The rate of spontaneous mutations in human myeloid cells

•We provide the first measurement of the mutation rate (μ) in human myeloid cells.•μ is measured to be 3.6–23 × 10−7 per cell division.•The AML-ETO and MLL-AF9 fusions do not seem to increase μ.•Cooperating mutations in NRAS, FLT3 and p53 not seem to increase μ.•Hypermutability may be required to explain leukemogenesis.
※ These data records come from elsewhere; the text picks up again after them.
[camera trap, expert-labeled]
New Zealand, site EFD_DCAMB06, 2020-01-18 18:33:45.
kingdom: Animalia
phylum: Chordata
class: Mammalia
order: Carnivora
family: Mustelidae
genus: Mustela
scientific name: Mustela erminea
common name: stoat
The mutation rate (μ) is likely to be a key parameter in leukemogenesis, but historically, it has been difficult to measure in humans. The PIG-A gene has some advantages for the detection of spontaneous mutations because it is X-linked, and therefore only one mutation is required to disrupt its function. Furthermore, the PIG-A-null phenotype is readily detected by flow cytometry. Using PIG-A, we have now provided the first in vitro measurement of μ in myeloid cells, using cultures of CD34+ cells that are transduced with either the AML-ETO or the MLL-AF9 fusion genes and expanded with cytokines. For the AML-ETO cultures, the median μ value was ∼9.4 × 10−7 (range ∼3.6–23 × 10−7) per cell division. In contrast, few spontaneous mutations were observed in the MLL-AF9 cultures. Knockdown of p53 or introduction of mutant NRAS or FLT3 alleles did not have much of an effect on μ. Based on these data, we provide a model to predict whether hypermutability must occur in the process of leukemogenesis.